● QUELLTEXT
::::
Arabische Welt: Die Absahner verlieren jeden Kredit

Kairo will die Vermögen von Ägyptens Ex-Präsident Hosni Mubarak und seinen Günstlingen einfrieren lassen – mithilfe der EU.

Für die Demonstranten sind sie alle Diebe und Betrüger – Hosni Mubarak, seine Familie und deren reiche politische Steigbügelhalter. Politische Macht schafft Reichtum und Reichtum beschert politische Macht, jahrzehntelang funktionierten so die autokratisch-wirtschaftlichen Seilschaften des Regimes am Nil. Und nicht so sehr der 82-jährige frühere Staatschef selbst, sondern seine Söhne Alaa und Gamal standen im Zentrum dieser lukrativen Netzwerke, die alle Beteiligten reich machten. Sie beide kanalisierten den Zugang zum Präsidentenpalast und garantierten ihren Günstlingen auf diese Weise lukrative Steuerprivilegien, staatliches Land zu Spottpreisen für riesige Immobilienprojekte sowie billige Kredite bei den hörigen Staatsbanken. Mit in der Riege der Absahner waren auch die meisten Minister und viele Abgeordnete, die ihr erschwindeltes Vermögen teilweise in Europa angelegt haben sollen. Das jedenfalls vermutet die Übergangsregierung in Kairo und wandte sich Anfang der Woche mit Hilfeersuchen an Frankreich, England und Deutschland. Parallel dazu leitete Ägyptens Justiz gegen frühere Kabinettsmitglieder Ermittlungen wegen Unterschlagung und Betrug ein, darunter Ex-Premier Ahmed Nazif sowie den verhassten Innenminister Habib al Adly. Alle dürfen bis auf weiteres das Land nicht verlassen.
::::
Erfasste Daten:
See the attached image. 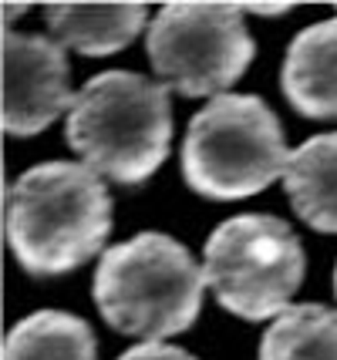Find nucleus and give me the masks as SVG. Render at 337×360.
Wrapping results in <instances>:
<instances>
[{
  "instance_id": "obj_1",
  "label": "nucleus",
  "mask_w": 337,
  "mask_h": 360,
  "mask_svg": "<svg viewBox=\"0 0 337 360\" xmlns=\"http://www.w3.org/2000/svg\"><path fill=\"white\" fill-rule=\"evenodd\" d=\"M7 243L31 276H61L105 250L112 195L81 162H41L7 188Z\"/></svg>"
},
{
  "instance_id": "obj_2",
  "label": "nucleus",
  "mask_w": 337,
  "mask_h": 360,
  "mask_svg": "<svg viewBox=\"0 0 337 360\" xmlns=\"http://www.w3.org/2000/svg\"><path fill=\"white\" fill-rule=\"evenodd\" d=\"M206 273L193 252L165 233H139L108 246L95 269V303L125 337L162 344L189 330L203 307Z\"/></svg>"
},
{
  "instance_id": "obj_3",
  "label": "nucleus",
  "mask_w": 337,
  "mask_h": 360,
  "mask_svg": "<svg viewBox=\"0 0 337 360\" xmlns=\"http://www.w3.org/2000/svg\"><path fill=\"white\" fill-rule=\"evenodd\" d=\"M172 141L169 88L135 71H101L68 111V145L91 172L118 186L155 175Z\"/></svg>"
},
{
  "instance_id": "obj_4",
  "label": "nucleus",
  "mask_w": 337,
  "mask_h": 360,
  "mask_svg": "<svg viewBox=\"0 0 337 360\" xmlns=\"http://www.w3.org/2000/svg\"><path fill=\"white\" fill-rule=\"evenodd\" d=\"M280 118L257 94H220L196 111L182 141V179L196 195L236 202L287 172Z\"/></svg>"
},
{
  "instance_id": "obj_5",
  "label": "nucleus",
  "mask_w": 337,
  "mask_h": 360,
  "mask_svg": "<svg viewBox=\"0 0 337 360\" xmlns=\"http://www.w3.org/2000/svg\"><path fill=\"white\" fill-rule=\"evenodd\" d=\"M304 246L276 216L243 212L220 222L203 250V273L216 303L250 323L290 310L304 283Z\"/></svg>"
},
{
  "instance_id": "obj_6",
  "label": "nucleus",
  "mask_w": 337,
  "mask_h": 360,
  "mask_svg": "<svg viewBox=\"0 0 337 360\" xmlns=\"http://www.w3.org/2000/svg\"><path fill=\"white\" fill-rule=\"evenodd\" d=\"M243 17L240 4H165L145 37L159 84L186 98L229 94L257 54Z\"/></svg>"
},
{
  "instance_id": "obj_7",
  "label": "nucleus",
  "mask_w": 337,
  "mask_h": 360,
  "mask_svg": "<svg viewBox=\"0 0 337 360\" xmlns=\"http://www.w3.org/2000/svg\"><path fill=\"white\" fill-rule=\"evenodd\" d=\"M71 71L68 54L54 37L24 34L7 27L4 34V128L7 135H37L71 111Z\"/></svg>"
},
{
  "instance_id": "obj_8",
  "label": "nucleus",
  "mask_w": 337,
  "mask_h": 360,
  "mask_svg": "<svg viewBox=\"0 0 337 360\" xmlns=\"http://www.w3.org/2000/svg\"><path fill=\"white\" fill-rule=\"evenodd\" d=\"M280 84L300 115L337 122V17L310 24L290 41Z\"/></svg>"
},
{
  "instance_id": "obj_9",
  "label": "nucleus",
  "mask_w": 337,
  "mask_h": 360,
  "mask_svg": "<svg viewBox=\"0 0 337 360\" xmlns=\"http://www.w3.org/2000/svg\"><path fill=\"white\" fill-rule=\"evenodd\" d=\"M54 41L88 58L129 47L148 20L145 4H51L44 11Z\"/></svg>"
},
{
  "instance_id": "obj_10",
  "label": "nucleus",
  "mask_w": 337,
  "mask_h": 360,
  "mask_svg": "<svg viewBox=\"0 0 337 360\" xmlns=\"http://www.w3.org/2000/svg\"><path fill=\"white\" fill-rule=\"evenodd\" d=\"M290 205L317 233H337V131L307 139L284 172Z\"/></svg>"
},
{
  "instance_id": "obj_11",
  "label": "nucleus",
  "mask_w": 337,
  "mask_h": 360,
  "mask_svg": "<svg viewBox=\"0 0 337 360\" xmlns=\"http://www.w3.org/2000/svg\"><path fill=\"white\" fill-rule=\"evenodd\" d=\"M4 360H98L95 333L75 314L37 310L7 333Z\"/></svg>"
},
{
  "instance_id": "obj_12",
  "label": "nucleus",
  "mask_w": 337,
  "mask_h": 360,
  "mask_svg": "<svg viewBox=\"0 0 337 360\" xmlns=\"http://www.w3.org/2000/svg\"><path fill=\"white\" fill-rule=\"evenodd\" d=\"M260 360H337V310L321 303L290 307L263 333Z\"/></svg>"
},
{
  "instance_id": "obj_13",
  "label": "nucleus",
  "mask_w": 337,
  "mask_h": 360,
  "mask_svg": "<svg viewBox=\"0 0 337 360\" xmlns=\"http://www.w3.org/2000/svg\"><path fill=\"white\" fill-rule=\"evenodd\" d=\"M118 360H196L189 350L182 347H172V344H139L125 350Z\"/></svg>"
},
{
  "instance_id": "obj_14",
  "label": "nucleus",
  "mask_w": 337,
  "mask_h": 360,
  "mask_svg": "<svg viewBox=\"0 0 337 360\" xmlns=\"http://www.w3.org/2000/svg\"><path fill=\"white\" fill-rule=\"evenodd\" d=\"M240 7H243V14H260V17L287 14V11H290V4H240Z\"/></svg>"
},
{
  "instance_id": "obj_15",
  "label": "nucleus",
  "mask_w": 337,
  "mask_h": 360,
  "mask_svg": "<svg viewBox=\"0 0 337 360\" xmlns=\"http://www.w3.org/2000/svg\"><path fill=\"white\" fill-rule=\"evenodd\" d=\"M24 11H27V4H7V7H4V17H7V27H11V24H14V17H20Z\"/></svg>"
},
{
  "instance_id": "obj_16",
  "label": "nucleus",
  "mask_w": 337,
  "mask_h": 360,
  "mask_svg": "<svg viewBox=\"0 0 337 360\" xmlns=\"http://www.w3.org/2000/svg\"><path fill=\"white\" fill-rule=\"evenodd\" d=\"M334 293H337V266H334Z\"/></svg>"
},
{
  "instance_id": "obj_17",
  "label": "nucleus",
  "mask_w": 337,
  "mask_h": 360,
  "mask_svg": "<svg viewBox=\"0 0 337 360\" xmlns=\"http://www.w3.org/2000/svg\"><path fill=\"white\" fill-rule=\"evenodd\" d=\"M334 7H337V4H334Z\"/></svg>"
}]
</instances>
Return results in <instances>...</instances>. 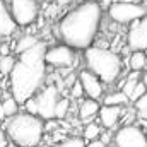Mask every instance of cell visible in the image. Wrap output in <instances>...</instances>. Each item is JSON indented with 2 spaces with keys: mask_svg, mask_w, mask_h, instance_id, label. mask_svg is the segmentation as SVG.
I'll return each instance as SVG.
<instances>
[{
  "mask_svg": "<svg viewBox=\"0 0 147 147\" xmlns=\"http://www.w3.org/2000/svg\"><path fill=\"white\" fill-rule=\"evenodd\" d=\"M9 144V139H7V134L3 128H0V147H7Z\"/></svg>",
  "mask_w": 147,
  "mask_h": 147,
  "instance_id": "obj_28",
  "label": "cell"
},
{
  "mask_svg": "<svg viewBox=\"0 0 147 147\" xmlns=\"http://www.w3.org/2000/svg\"><path fill=\"white\" fill-rule=\"evenodd\" d=\"M134 108L137 111V118L139 120H147V92L139 101L134 103Z\"/></svg>",
  "mask_w": 147,
  "mask_h": 147,
  "instance_id": "obj_23",
  "label": "cell"
},
{
  "mask_svg": "<svg viewBox=\"0 0 147 147\" xmlns=\"http://www.w3.org/2000/svg\"><path fill=\"white\" fill-rule=\"evenodd\" d=\"M10 14L17 24V28L26 29L31 24H34L39 16V5L38 0H10L9 3Z\"/></svg>",
  "mask_w": 147,
  "mask_h": 147,
  "instance_id": "obj_6",
  "label": "cell"
},
{
  "mask_svg": "<svg viewBox=\"0 0 147 147\" xmlns=\"http://www.w3.org/2000/svg\"><path fill=\"white\" fill-rule=\"evenodd\" d=\"M106 147H111V146H106Z\"/></svg>",
  "mask_w": 147,
  "mask_h": 147,
  "instance_id": "obj_38",
  "label": "cell"
},
{
  "mask_svg": "<svg viewBox=\"0 0 147 147\" xmlns=\"http://www.w3.org/2000/svg\"><path fill=\"white\" fill-rule=\"evenodd\" d=\"M16 62H17V58L14 55H2L0 57V74L9 77L16 67Z\"/></svg>",
  "mask_w": 147,
  "mask_h": 147,
  "instance_id": "obj_20",
  "label": "cell"
},
{
  "mask_svg": "<svg viewBox=\"0 0 147 147\" xmlns=\"http://www.w3.org/2000/svg\"><path fill=\"white\" fill-rule=\"evenodd\" d=\"M86 147H106L99 139L98 140H91V142H86Z\"/></svg>",
  "mask_w": 147,
  "mask_h": 147,
  "instance_id": "obj_30",
  "label": "cell"
},
{
  "mask_svg": "<svg viewBox=\"0 0 147 147\" xmlns=\"http://www.w3.org/2000/svg\"><path fill=\"white\" fill-rule=\"evenodd\" d=\"M147 16L146 3H127L115 0L113 5L108 9V17L116 24H132L139 19Z\"/></svg>",
  "mask_w": 147,
  "mask_h": 147,
  "instance_id": "obj_5",
  "label": "cell"
},
{
  "mask_svg": "<svg viewBox=\"0 0 147 147\" xmlns=\"http://www.w3.org/2000/svg\"><path fill=\"white\" fill-rule=\"evenodd\" d=\"M46 3H53V2H57V0H45Z\"/></svg>",
  "mask_w": 147,
  "mask_h": 147,
  "instance_id": "obj_35",
  "label": "cell"
},
{
  "mask_svg": "<svg viewBox=\"0 0 147 147\" xmlns=\"http://www.w3.org/2000/svg\"><path fill=\"white\" fill-rule=\"evenodd\" d=\"M70 99L69 98H60L55 108V120H65L69 111H70Z\"/></svg>",
  "mask_w": 147,
  "mask_h": 147,
  "instance_id": "obj_21",
  "label": "cell"
},
{
  "mask_svg": "<svg viewBox=\"0 0 147 147\" xmlns=\"http://www.w3.org/2000/svg\"><path fill=\"white\" fill-rule=\"evenodd\" d=\"M146 92H147L146 84H144V82L140 80V82H139V84L135 86V89H134V92H132V96H130V103L134 105V103H135V101H139V99H140V98H142V96H144Z\"/></svg>",
  "mask_w": 147,
  "mask_h": 147,
  "instance_id": "obj_24",
  "label": "cell"
},
{
  "mask_svg": "<svg viewBox=\"0 0 147 147\" xmlns=\"http://www.w3.org/2000/svg\"><path fill=\"white\" fill-rule=\"evenodd\" d=\"M7 147H17V146H16L14 142H9V144H7Z\"/></svg>",
  "mask_w": 147,
  "mask_h": 147,
  "instance_id": "obj_34",
  "label": "cell"
},
{
  "mask_svg": "<svg viewBox=\"0 0 147 147\" xmlns=\"http://www.w3.org/2000/svg\"><path fill=\"white\" fill-rule=\"evenodd\" d=\"M146 2H147V0H146Z\"/></svg>",
  "mask_w": 147,
  "mask_h": 147,
  "instance_id": "obj_39",
  "label": "cell"
},
{
  "mask_svg": "<svg viewBox=\"0 0 147 147\" xmlns=\"http://www.w3.org/2000/svg\"><path fill=\"white\" fill-rule=\"evenodd\" d=\"M17 29L19 28L10 14L9 5L3 0H0V38H10L12 34H16Z\"/></svg>",
  "mask_w": 147,
  "mask_h": 147,
  "instance_id": "obj_13",
  "label": "cell"
},
{
  "mask_svg": "<svg viewBox=\"0 0 147 147\" xmlns=\"http://www.w3.org/2000/svg\"><path fill=\"white\" fill-rule=\"evenodd\" d=\"M84 96V89H82V86H80V82H79V79L74 82V86L70 87V98L72 99H80Z\"/></svg>",
  "mask_w": 147,
  "mask_h": 147,
  "instance_id": "obj_25",
  "label": "cell"
},
{
  "mask_svg": "<svg viewBox=\"0 0 147 147\" xmlns=\"http://www.w3.org/2000/svg\"><path fill=\"white\" fill-rule=\"evenodd\" d=\"M22 106H24L26 113H29V115H36V116H38V105H36V99H34V98L28 99Z\"/></svg>",
  "mask_w": 147,
  "mask_h": 147,
  "instance_id": "obj_26",
  "label": "cell"
},
{
  "mask_svg": "<svg viewBox=\"0 0 147 147\" xmlns=\"http://www.w3.org/2000/svg\"><path fill=\"white\" fill-rule=\"evenodd\" d=\"M142 82L146 84V87H147V67L144 69V72H142Z\"/></svg>",
  "mask_w": 147,
  "mask_h": 147,
  "instance_id": "obj_32",
  "label": "cell"
},
{
  "mask_svg": "<svg viewBox=\"0 0 147 147\" xmlns=\"http://www.w3.org/2000/svg\"><path fill=\"white\" fill-rule=\"evenodd\" d=\"M84 62L87 70L99 77L103 84H115L121 75L123 60L115 50L92 45L91 48L84 50Z\"/></svg>",
  "mask_w": 147,
  "mask_h": 147,
  "instance_id": "obj_4",
  "label": "cell"
},
{
  "mask_svg": "<svg viewBox=\"0 0 147 147\" xmlns=\"http://www.w3.org/2000/svg\"><path fill=\"white\" fill-rule=\"evenodd\" d=\"M103 9L96 0H86L69 10L58 22V36L63 45L74 50H87L94 45L101 22Z\"/></svg>",
  "mask_w": 147,
  "mask_h": 147,
  "instance_id": "obj_1",
  "label": "cell"
},
{
  "mask_svg": "<svg viewBox=\"0 0 147 147\" xmlns=\"http://www.w3.org/2000/svg\"><path fill=\"white\" fill-rule=\"evenodd\" d=\"M99 110H101V105L99 101H94V99H82L79 103V108H77V116L82 123H91L98 115H99Z\"/></svg>",
  "mask_w": 147,
  "mask_h": 147,
  "instance_id": "obj_14",
  "label": "cell"
},
{
  "mask_svg": "<svg viewBox=\"0 0 147 147\" xmlns=\"http://www.w3.org/2000/svg\"><path fill=\"white\" fill-rule=\"evenodd\" d=\"M60 89L58 86L55 84H46L36 96V105H38V116L45 121L48 120H55V108H57V103L60 99Z\"/></svg>",
  "mask_w": 147,
  "mask_h": 147,
  "instance_id": "obj_7",
  "label": "cell"
},
{
  "mask_svg": "<svg viewBox=\"0 0 147 147\" xmlns=\"http://www.w3.org/2000/svg\"><path fill=\"white\" fill-rule=\"evenodd\" d=\"M3 130L9 142H14L17 147H38L45 139V120L36 115L19 111L12 118H7Z\"/></svg>",
  "mask_w": 147,
  "mask_h": 147,
  "instance_id": "obj_3",
  "label": "cell"
},
{
  "mask_svg": "<svg viewBox=\"0 0 147 147\" xmlns=\"http://www.w3.org/2000/svg\"><path fill=\"white\" fill-rule=\"evenodd\" d=\"M103 127L101 123H96V121H91V123H86L84 130H82V139L86 142H91V140H98L103 134Z\"/></svg>",
  "mask_w": 147,
  "mask_h": 147,
  "instance_id": "obj_19",
  "label": "cell"
},
{
  "mask_svg": "<svg viewBox=\"0 0 147 147\" xmlns=\"http://www.w3.org/2000/svg\"><path fill=\"white\" fill-rule=\"evenodd\" d=\"M115 147H147V134L139 125H121L115 132Z\"/></svg>",
  "mask_w": 147,
  "mask_h": 147,
  "instance_id": "obj_8",
  "label": "cell"
},
{
  "mask_svg": "<svg viewBox=\"0 0 147 147\" xmlns=\"http://www.w3.org/2000/svg\"><path fill=\"white\" fill-rule=\"evenodd\" d=\"M74 62H75V50L67 45H57L46 50V55H45L46 67L67 70L74 67Z\"/></svg>",
  "mask_w": 147,
  "mask_h": 147,
  "instance_id": "obj_9",
  "label": "cell"
},
{
  "mask_svg": "<svg viewBox=\"0 0 147 147\" xmlns=\"http://www.w3.org/2000/svg\"><path fill=\"white\" fill-rule=\"evenodd\" d=\"M48 75L46 63H24L16 62L14 70L9 75V92L19 105H24L28 99L34 98L45 87Z\"/></svg>",
  "mask_w": 147,
  "mask_h": 147,
  "instance_id": "obj_2",
  "label": "cell"
},
{
  "mask_svg": "<svg viewBox=\"0 0 147 147\" xmlns=\"http://www.w3.org/2000/svg\"><path fill=\"white\" fill-rule=\"evenodd\" d=\"M120 2H127V3H142L146 0H120Z\"/></svg>",
  "mask_w": 147,
  "mask_h": 147,
  "instance_id": "obj_33",
  "label": "cell"
},
{
  "mask_svg": "<svg viewBox=\"0 0 147 147\" xmlns=\"http://www.w3.org/2000/svg\"><path fill=\"white\" fill-rule=\"evenodd\" d=\"M103 105H105V106H121V108H127V106L132 105V103H130L128 96L123 94V91L116 89V91L108 92V94L103 98Z\"/></svg>",
  "mask_w": 147,
  "mask_h": 147,
  "instance_id": "obj_15",
  "label": "cell"
},
{
  "mask_svg": "<svg viewBox=\"0 0 147 147\" xmlns=\"http://www.w3.org/2000/svg\"><path fill=\"white\" fill-rule=\"evenodd\" d=\"M39 43V38L34 36V34H22V36H19L16 39V46H14V51L17 53V55H21V53H24V51H28L29 48H33L34 45Z\"/></svg>",
  "mask_w": 147,
  "mask_h": 147,
  "instance_id": "obj_18",
  "label": "cell"
},
{
  "mask_svg": "<svg viewBox=\"0 0 147 147\" xmlns=\"http://www.w3.org/2000/svg\"><path fill=\"white\" fill-rule=\"evenodd\" d=\"M50 147H86V140L82 137H67Z\"/></svg>",
  "mask_w": 147,
  "mask_h": 147,
  "instance_id": "obj_22",
  "label": "cell"
},
{
  "mask_svg": "<svg viewBox=\"0 0 147 147\" xmlns=\"http://www.w3.org/2000/svg\"><path fill=\"white\" fill-rule=\"evenodd\" d=\"M0 51H2V43H0ZM0 55H2V53H0Z\"/></svg>",
  "mask_w": 147,
  "mask_h": 147,
  "instance_id": "obj_36",
  "label": "cell"
},
{
  "mask_svg": "<svg viewBox=\"0 0 147 147\" xmlns=\"http://www.w3.org/2000/svg\"><path fill=\"white\" fill-rule=\"evenodd\" d=\"M123 111H125V108H121V106H105L103 105L101 110H99V115H98V120H99L101 127L105 130H113V132L118 130L116 127L121 121Z\"/></svg>",
  "mask_w": 147,
  "mask_h": 147,
  "instance_id": "obj_12",
  "label": "cell"
},
{
  "mask_svg": "<svg viewBox=\"0 0 147 147\" xmlns=\"http://www.w3.org/2000/svg\"><path fill=\"white\" fill-rule=\"evenodd\" d=\"M19 103L14 99V96L10 92H5V96L2 98L0 101V111H2V116L3 118H12L14 115L19 113Z\"/></svg>",
  "mask_w": 147,
  "mask_h": 147,
  "instance_id": "obj_16",
  "label": "cell"
},
{
  "mask_svg": "<svg viewBox=\"0 0 147 147\" xmlns=\"http://www.w3.org/2000/svg\"><path fill=\"white\" fill-rule=\"evenodd\" d=\"M74 0H57V5L58 7H67V5H70Z\"/></svg>",
  "mask_w": 147,
  "mask_h": 147,
  "instance_id": "obj_31",
  "label": "cell"
},
{
  "mask_svg": "<svg viewBox=\"0 0 147 147\" xmlns=\"http://www.w3.org/2000/svg\"><path fill=\"white\" fill-rule=\"evenodd\" d=\"M127 46L132 51H147V16L130 24L127 33Z\"/></svg>",
  "mask_w": 147,
  "mask_h": 147,
  "instance_id": "obj_10",
  "label": "cell"
},
{
  "mask_svg": "<svg viewBox=\"0 0 147 147\" xmlns=\"http://www.w3.org/2000/svg\"><path fill=\"white\" fill-rule=\"evenodd\" d=\"M113 139H115V132H113V130H103V134H101V137H99V140H101L105 146H110L111 142H113Z\"/></svg>",
  "mask_w": 147,
  "mask_h": 147,
  "instance_id": "obj_27",
  "label": "cell"
},
{
  "mask_svg": "<svg viewBox=\"0 0 147 147\" xmlns=\"http://www.w3.org/2000/svg\"><path fill=\"white\" fill-rule=\"evenodd\" d=\"M147 67V53L146 51H132L128 55V69L130 72H144Z\"/></svg>",
  "mask_w": 147,
  "mask_h": 147,
  "instance_id": "obj_17",
  "label": "cell"
},
{
  "mask_svg": "<svg viewBox=\"0 0 147 147\" xmlns=\"http://www.w3.org/2000/svg\"><path fill=\"white\" fill-rule=\"evenodd\" d=\"M96 2L101 5V9H103V10H108L111 5H113V2H115V0H96Z\"/></svg>",
  "mask_w": 147,
  "mask_h": 147,
  "instance_id": "obj_29",
  "label": "cell"
},
{
  "mask_svg": "<svg viewBox=\"0 0 147 147\" xmlns=\"http://www.w3.org/2000/svg\"><path fill=\"white\" fill-rule=\"evenodd\" d=\"M77 79L84 89V96L94 101H99L105 98V84L101 82L99 77H96L92 72H89L87 69L80 70L77 74Z\"/></svg>",
  "mask_w": 147,
  "mask_h": 147,
  "instance_id": "obj_11",
  "label": "cell"
},
{
  "mask_svg": "<svg viewBox=\"0 0 147 147\" xmlns=\"http://www.w3.org/2000/svg\"><path fill=\"white\" fill-rule=\"evenodd\" d=\"M0 118H3V116H2V111H0Z\"/></svg>",
  "mask_w": 147,
  "mask_h": 147,
  "instance_id": "obj_37",
  "label": "cell"
}]
</instances>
::::
● GESTELLTE AUFGABE
Fasse den Absatz des Quelltexts, der mit „Für die Demonstranten sind sie alle Diebe“ beginnt, als kurze Stichpunktliste zusammen und behalte dabei seine wichtigsten Fakten bei.

● LÖSUNG
- Für die Demonstranten sind Hosni Mubarak, seine Familie und deren reiche politische Steigbügelhalter Diebe und Betrüger.
- Jahrzehntelang erzeugten sich politische Macht und Reichtum in den Seilschaften des Regimes gegenseitig.
- Im Zentrum dieser Netzwerke standen weniger der 82-jährige frühere Staatschef als seine Söhne Alaa und Gamal.
- Sie kontrollierten den Zugang zum Präsidentenpalast. So verschafften sie Günstlingen Steuerprivilegien, billiges Staatsland für große Immobilienprojekte und günstige Kredite bei Staatsbanken.
- Auch die meisten Minister und viele Abgeordnete bereicherten sich. Ihr Vermögen sollen sie teilweise in Europa angelegt haben.
- Das vermutet die Übergangsregierung in Kairo. Sie bat Anfang der Woche Frankreich, England und Deutschland um Hilfe.
- Die Justiz leitete gegen frühere Kabinettsmitglieder Ermittlungen wegen Unterschlagung und Betrug ein, darunter gegen Ex-Premier Ahmed Nazif und Innenminister Habib al Adly.
- Die Betroffenen dürfen das Land bis auf Weiteres nicht verlassen.